So, let’s talk about language

Anyone that knows me could tell you that I get very annoyed at the wrong use of the English language. I am not a perfectionist by any means and I make mistakes myself, everyone does, but I do get annoyed at the incorrect use of words by quite a large percentage of the English-speaking world. My biggest bugbears are the incorrect use of there, their and they’re and the near unrelenting addition of the word ‘so’ to the beginning of sentences. (The title of this post is ironic, in case anyone was about to jump on me).

Understanding how to use ‘there’ correctly isn’t difficult, it should be taught at school in early stages of English lessons. Even if someone had somehow missed that part of their education it is not hard to find out how to use those words, especially in these days of instant access to information via the internet. To me, the continued misuse is just laziness by most people. I used to point the errors out to those I know but even then it was of no use, I was ignored and they appeared to believe it wasn’t important. I no longer bother, but just grumble to myself.

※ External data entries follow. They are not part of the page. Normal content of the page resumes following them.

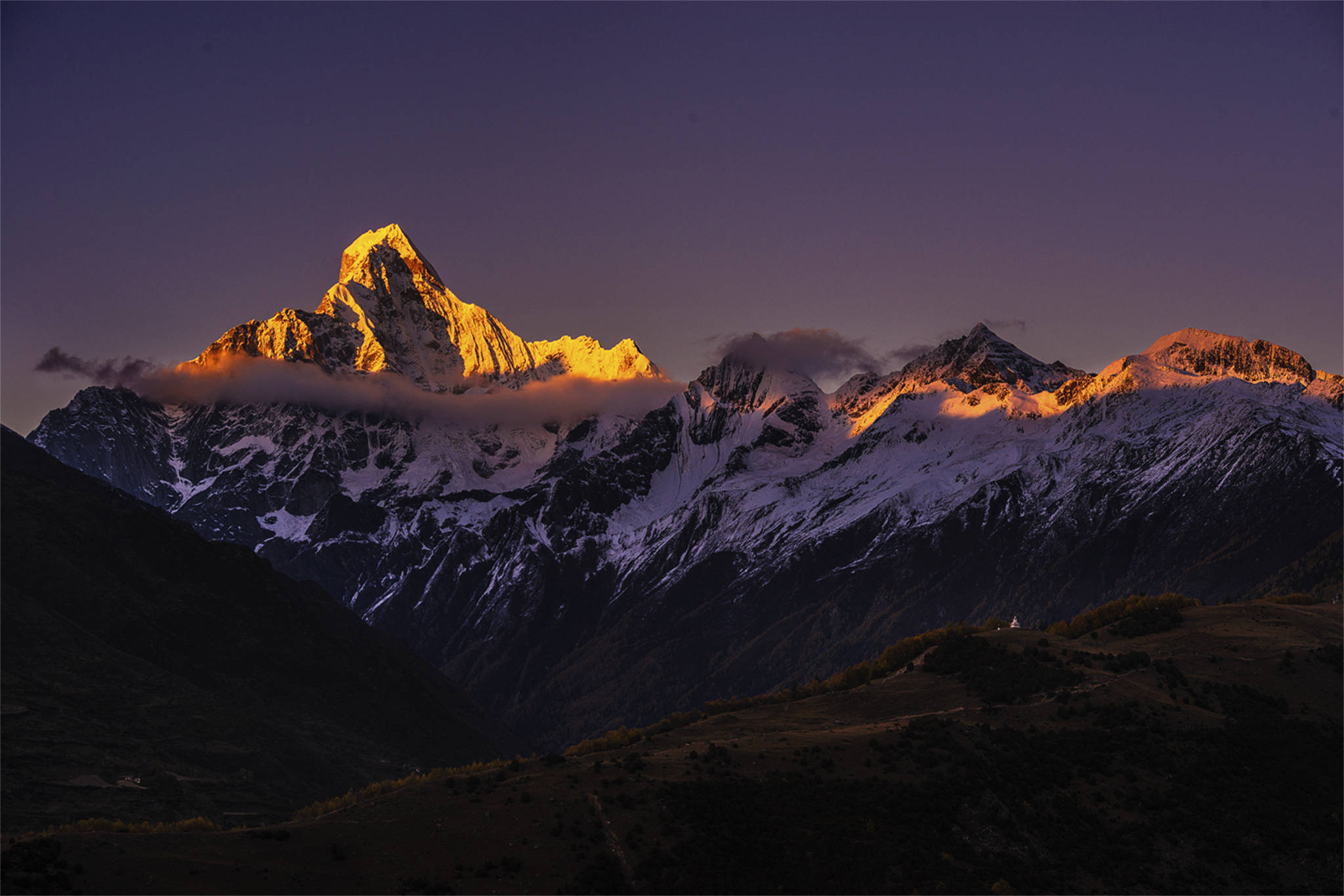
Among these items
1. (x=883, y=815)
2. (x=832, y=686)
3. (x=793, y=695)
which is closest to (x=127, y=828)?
(x=883, y=815)

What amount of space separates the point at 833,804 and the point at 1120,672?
6017cm

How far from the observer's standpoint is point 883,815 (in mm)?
114625

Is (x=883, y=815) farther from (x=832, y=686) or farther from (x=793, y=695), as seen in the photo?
(x=832, y=686)

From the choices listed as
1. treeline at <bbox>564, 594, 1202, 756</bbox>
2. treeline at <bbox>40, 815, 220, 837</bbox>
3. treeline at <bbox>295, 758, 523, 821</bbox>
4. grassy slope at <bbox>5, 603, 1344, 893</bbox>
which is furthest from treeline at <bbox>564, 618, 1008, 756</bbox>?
treeline at <bbox>40, 815, 220, 837</bbox>

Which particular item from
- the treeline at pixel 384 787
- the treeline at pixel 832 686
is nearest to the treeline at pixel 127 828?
the treeline at pixel 384 787

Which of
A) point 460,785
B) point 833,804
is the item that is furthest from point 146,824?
point 833,804

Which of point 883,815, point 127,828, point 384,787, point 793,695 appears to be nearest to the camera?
point 127,828

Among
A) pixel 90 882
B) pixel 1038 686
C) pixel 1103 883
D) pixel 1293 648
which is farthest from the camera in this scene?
pixel 1293 648

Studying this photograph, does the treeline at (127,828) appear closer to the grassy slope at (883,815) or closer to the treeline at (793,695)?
the grassy slope at (883,815)

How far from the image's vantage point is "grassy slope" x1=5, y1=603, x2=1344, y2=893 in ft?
321

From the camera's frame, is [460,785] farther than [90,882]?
Yes

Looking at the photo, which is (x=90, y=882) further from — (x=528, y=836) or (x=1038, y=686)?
(x=1038, y=686)

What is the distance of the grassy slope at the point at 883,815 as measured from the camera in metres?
97.9

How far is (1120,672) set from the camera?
158125 millimetres
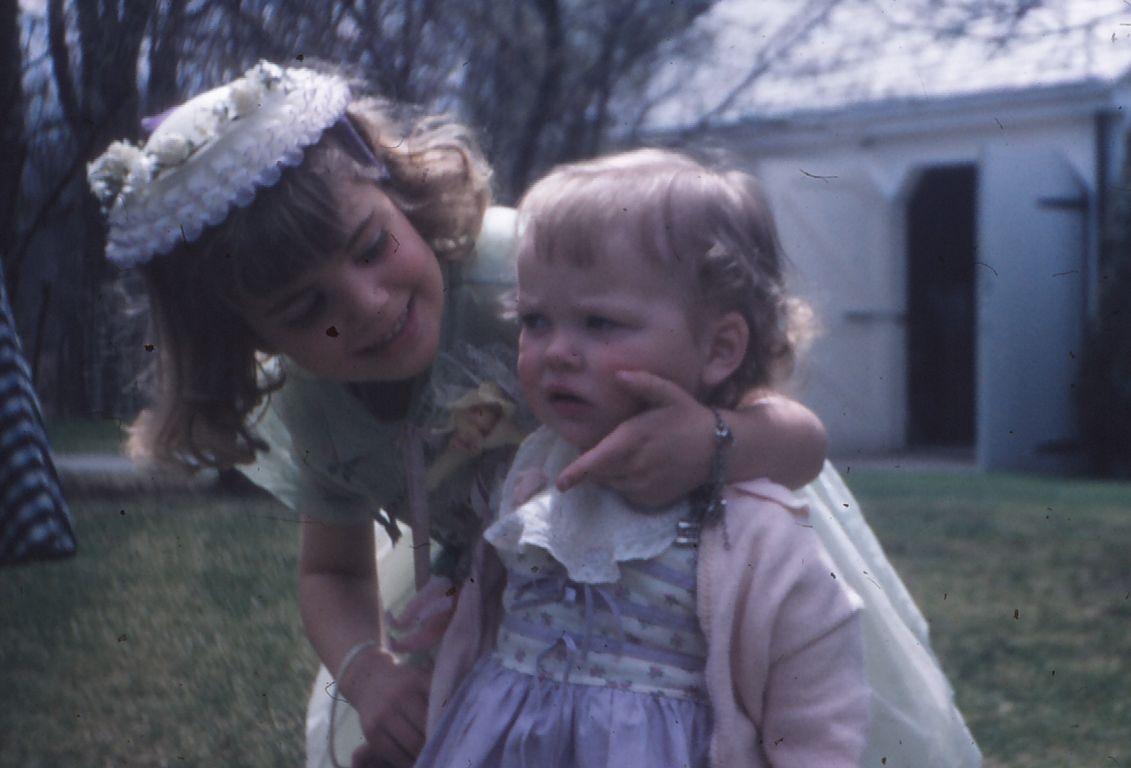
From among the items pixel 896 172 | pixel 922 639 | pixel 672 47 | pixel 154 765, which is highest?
pixel 672 47

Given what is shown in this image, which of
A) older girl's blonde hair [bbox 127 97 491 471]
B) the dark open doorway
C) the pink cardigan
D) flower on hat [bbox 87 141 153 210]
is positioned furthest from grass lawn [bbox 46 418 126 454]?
the dark open doorway

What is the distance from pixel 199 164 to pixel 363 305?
0.26m

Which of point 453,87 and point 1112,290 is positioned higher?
point 453,87

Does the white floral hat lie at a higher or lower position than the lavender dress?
higher

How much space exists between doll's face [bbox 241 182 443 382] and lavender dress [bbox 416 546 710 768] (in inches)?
13.6

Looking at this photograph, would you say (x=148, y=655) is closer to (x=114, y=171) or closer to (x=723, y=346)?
(x=114, y=171)

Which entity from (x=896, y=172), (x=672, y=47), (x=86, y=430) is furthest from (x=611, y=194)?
(x=896, y=172)

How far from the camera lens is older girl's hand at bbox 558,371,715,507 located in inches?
54.0

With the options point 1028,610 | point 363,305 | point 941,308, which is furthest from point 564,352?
point 941,308

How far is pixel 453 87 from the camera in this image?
8.42 ft

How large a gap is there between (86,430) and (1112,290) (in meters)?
7.87

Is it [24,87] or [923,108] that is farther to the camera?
[923,108]

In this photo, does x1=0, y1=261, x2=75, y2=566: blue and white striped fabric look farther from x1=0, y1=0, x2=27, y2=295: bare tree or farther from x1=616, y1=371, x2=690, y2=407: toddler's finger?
x1=616, y1=371, x2=690, y2=407: toddler's finger

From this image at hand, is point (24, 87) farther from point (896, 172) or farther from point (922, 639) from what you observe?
point (896, 172)
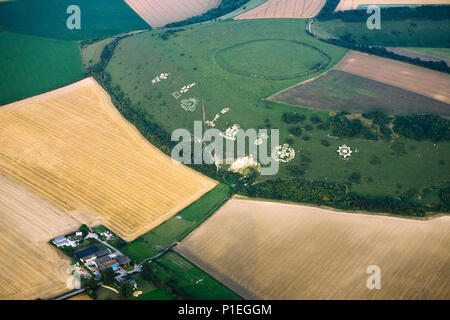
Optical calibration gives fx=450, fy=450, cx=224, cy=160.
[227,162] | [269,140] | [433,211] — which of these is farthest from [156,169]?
[433,211]

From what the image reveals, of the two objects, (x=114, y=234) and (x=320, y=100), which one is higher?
(x=320, y=100)

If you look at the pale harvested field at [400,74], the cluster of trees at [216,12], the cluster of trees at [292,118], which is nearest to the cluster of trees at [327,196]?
the cluster of trees at [292,118]

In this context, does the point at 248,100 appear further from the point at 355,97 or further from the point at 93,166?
the point at 93,166

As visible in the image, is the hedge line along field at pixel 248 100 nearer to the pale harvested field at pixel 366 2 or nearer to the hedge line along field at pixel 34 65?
the hedge line along field at pixel 34 65

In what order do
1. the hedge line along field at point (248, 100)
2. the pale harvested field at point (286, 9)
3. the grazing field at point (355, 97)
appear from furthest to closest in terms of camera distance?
1. the pale harvested field at point (286, 9)
2. the grazing field at point (355, 97)
3. the hedge line along field at point (248, 100)

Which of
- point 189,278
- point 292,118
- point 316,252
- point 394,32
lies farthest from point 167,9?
point 189,278

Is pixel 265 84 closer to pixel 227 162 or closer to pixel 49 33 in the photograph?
pixel 227 162
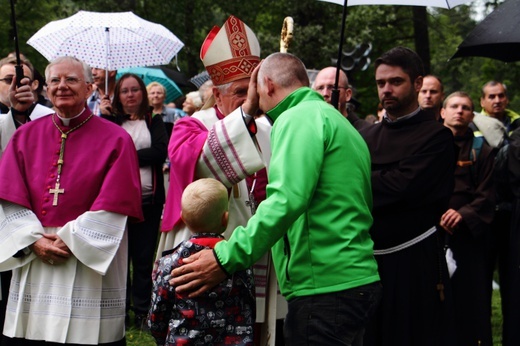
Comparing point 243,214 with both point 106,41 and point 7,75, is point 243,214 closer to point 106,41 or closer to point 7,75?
point 7,75

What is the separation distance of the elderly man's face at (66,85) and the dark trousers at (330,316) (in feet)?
7.09

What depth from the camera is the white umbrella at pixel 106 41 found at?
8.01 m

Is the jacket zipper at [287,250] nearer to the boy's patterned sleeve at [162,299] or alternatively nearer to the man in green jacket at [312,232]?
the man in green jacket at [312,232]

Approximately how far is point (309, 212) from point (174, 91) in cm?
971

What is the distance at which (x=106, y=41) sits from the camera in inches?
318

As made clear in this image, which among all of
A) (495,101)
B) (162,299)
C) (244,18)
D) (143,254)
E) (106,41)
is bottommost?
(143,254)

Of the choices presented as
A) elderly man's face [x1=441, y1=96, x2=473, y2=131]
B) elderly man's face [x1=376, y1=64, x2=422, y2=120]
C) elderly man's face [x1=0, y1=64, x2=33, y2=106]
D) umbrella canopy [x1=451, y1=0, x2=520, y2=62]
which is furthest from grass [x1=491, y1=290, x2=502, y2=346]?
elderly man's face [x1=0, y1=64, x2=33, y2=106]

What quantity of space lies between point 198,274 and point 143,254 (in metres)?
4.31

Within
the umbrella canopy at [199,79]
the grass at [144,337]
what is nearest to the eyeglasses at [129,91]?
the umbrella canopy at [199,79]

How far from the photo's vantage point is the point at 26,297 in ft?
17.5

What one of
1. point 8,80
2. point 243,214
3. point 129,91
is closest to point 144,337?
point 129,91

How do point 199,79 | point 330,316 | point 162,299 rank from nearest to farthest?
point 330,316, point 162,299, point 199,79

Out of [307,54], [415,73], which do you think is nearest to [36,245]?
→ [415,73]

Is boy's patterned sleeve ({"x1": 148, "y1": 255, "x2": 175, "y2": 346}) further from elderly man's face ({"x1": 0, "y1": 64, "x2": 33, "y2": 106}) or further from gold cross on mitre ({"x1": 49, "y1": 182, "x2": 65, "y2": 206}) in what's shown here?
elderly man's face ({"x1": 0, "y1": 64, "x2": 33, "y2": 106})
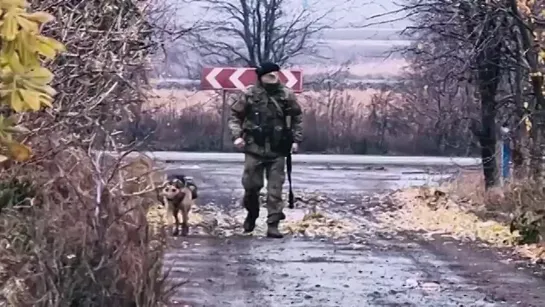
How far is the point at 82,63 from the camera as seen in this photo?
352 inches

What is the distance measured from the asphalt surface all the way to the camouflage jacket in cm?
94

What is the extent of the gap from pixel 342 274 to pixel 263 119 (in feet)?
9.42

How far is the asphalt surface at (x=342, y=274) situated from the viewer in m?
7.92

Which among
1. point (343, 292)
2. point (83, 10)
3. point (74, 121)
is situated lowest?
point (343, 292)

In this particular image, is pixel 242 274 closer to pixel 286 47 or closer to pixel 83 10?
pixel 83 10

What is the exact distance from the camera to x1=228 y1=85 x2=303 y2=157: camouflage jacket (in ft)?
37.8

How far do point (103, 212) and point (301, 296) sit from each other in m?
1.93

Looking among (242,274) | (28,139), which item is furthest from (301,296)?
(28,139)

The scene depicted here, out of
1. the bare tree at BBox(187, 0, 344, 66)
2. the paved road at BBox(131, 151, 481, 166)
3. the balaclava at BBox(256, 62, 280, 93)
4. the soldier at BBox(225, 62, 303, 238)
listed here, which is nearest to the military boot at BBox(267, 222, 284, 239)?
the soldier at BBox(225, 62, 303, 238)

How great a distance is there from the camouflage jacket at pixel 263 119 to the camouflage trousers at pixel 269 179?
102 millimetres

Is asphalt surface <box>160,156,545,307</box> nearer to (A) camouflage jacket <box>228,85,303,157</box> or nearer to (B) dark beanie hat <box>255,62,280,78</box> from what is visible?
(A) camouflage jacket <box>228,85,303,157</box>

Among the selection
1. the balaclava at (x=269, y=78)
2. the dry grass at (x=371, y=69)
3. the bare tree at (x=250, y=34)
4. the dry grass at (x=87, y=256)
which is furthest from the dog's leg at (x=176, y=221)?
the dry grass at (x=371, y=69)

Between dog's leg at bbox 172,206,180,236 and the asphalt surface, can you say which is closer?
the asphalt surface

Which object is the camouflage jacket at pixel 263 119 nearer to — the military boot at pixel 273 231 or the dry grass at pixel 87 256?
the military boot at pixel 273 231
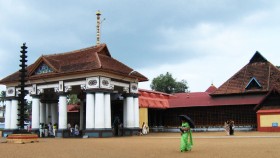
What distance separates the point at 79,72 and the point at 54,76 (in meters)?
3.12

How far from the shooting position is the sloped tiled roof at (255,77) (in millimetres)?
37938

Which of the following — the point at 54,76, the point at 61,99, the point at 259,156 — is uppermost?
the point at 54,76

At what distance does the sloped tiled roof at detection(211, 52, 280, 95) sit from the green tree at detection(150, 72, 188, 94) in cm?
3870

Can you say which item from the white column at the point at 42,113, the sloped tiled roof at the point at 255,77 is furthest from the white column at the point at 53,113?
the sloped tiled roof at the point at 255,77

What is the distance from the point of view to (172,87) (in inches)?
3162

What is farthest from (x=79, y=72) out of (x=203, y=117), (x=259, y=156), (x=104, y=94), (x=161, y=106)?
(x=259, y=156)

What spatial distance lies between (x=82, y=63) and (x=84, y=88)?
7.45 feet

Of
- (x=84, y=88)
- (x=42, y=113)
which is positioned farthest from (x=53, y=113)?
(x=84, y=88)

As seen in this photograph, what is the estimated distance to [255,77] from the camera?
39.2m

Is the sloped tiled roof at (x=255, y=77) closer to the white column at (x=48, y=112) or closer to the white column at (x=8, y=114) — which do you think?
the white column at (x=48, y=112)

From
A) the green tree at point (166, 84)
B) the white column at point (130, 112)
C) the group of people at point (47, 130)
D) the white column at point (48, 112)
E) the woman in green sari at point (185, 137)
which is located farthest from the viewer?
the green tree at point (166, 84)

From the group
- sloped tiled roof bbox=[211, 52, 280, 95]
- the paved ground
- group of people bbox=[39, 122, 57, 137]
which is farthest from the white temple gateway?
sloped tiled roof bbox=[211, 52, 280, 95]

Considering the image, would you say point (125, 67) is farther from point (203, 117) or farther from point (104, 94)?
point (203, 117)

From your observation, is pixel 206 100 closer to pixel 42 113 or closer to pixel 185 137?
pixel 42 113
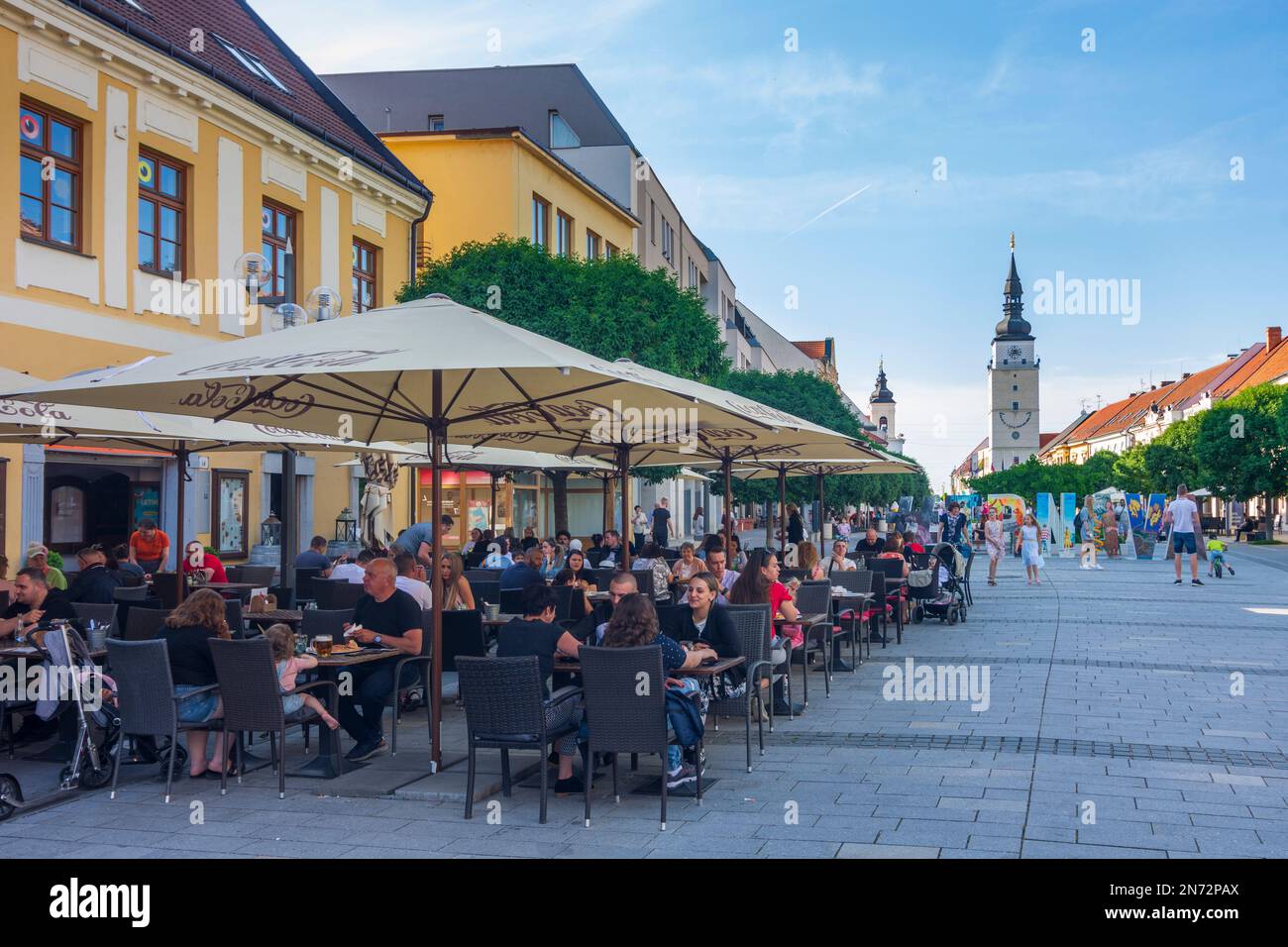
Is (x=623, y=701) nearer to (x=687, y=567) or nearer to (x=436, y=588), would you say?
(x=436, y=588)

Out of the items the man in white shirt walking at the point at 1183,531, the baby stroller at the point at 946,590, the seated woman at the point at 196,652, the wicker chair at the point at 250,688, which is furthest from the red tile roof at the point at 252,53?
the man in white shirt walking at the point at 1183,531

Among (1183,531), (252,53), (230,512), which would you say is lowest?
(1183,531)

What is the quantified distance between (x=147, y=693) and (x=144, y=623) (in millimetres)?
2019

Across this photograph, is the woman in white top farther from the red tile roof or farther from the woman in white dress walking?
the red tile roof

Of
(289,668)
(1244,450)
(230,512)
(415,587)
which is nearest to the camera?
(289,668)

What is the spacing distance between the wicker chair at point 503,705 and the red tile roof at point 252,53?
532 inches

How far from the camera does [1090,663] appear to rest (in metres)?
12.4

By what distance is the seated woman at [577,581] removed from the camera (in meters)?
10.4

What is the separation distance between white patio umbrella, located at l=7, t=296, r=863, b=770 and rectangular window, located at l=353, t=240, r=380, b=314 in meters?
15.6

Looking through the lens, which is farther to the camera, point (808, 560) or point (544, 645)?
point (808, 560)

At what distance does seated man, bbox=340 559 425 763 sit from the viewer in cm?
805

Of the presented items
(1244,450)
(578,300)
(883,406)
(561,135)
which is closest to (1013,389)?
(883,406)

On to ‘so’. For some reason it now seems to be the accepted norm to add ‘so’ to the beginning of nearly every sentence, especially when answering a direct question. It used to be a young person’s thing, I think starting in the States, but now you hear it almost continually from folk of all walks of life. Stop it! There was an interesting piece on the first use of the word to start a sentence in a recent edition of Current Archaeology1. Christopher Catling says in that article that he thinks it started in the 1960s, used by beat poets. He also thinks that its use to allow time for thinking at the beginning of a reply is acceptable, I disagree, it sounds awful and is unnecessary. At its worst it sounds arrogant.

I haven’t even touched on the use of ‘could of’ instead of ‘could have’ and the similar abominations. Nor have I spoke of my despair at the use of the greengrocers’ apostrophe. This bugs me so much that I rarely use an organisation or shop that displays one on their advertising.

I realise the the language must evolve and has been doing so for centuries but when we have clear conventions for the use of language these should be maintained. I accept, if not welcome, new words to English but its blatant misuse should be stopped.

There, I have had my say, it will be ignored as always but at least I’ve got it off my chest.

 

1 Catling, C. (2017) Sherds, Current Archaeology, 330, pp 64-65.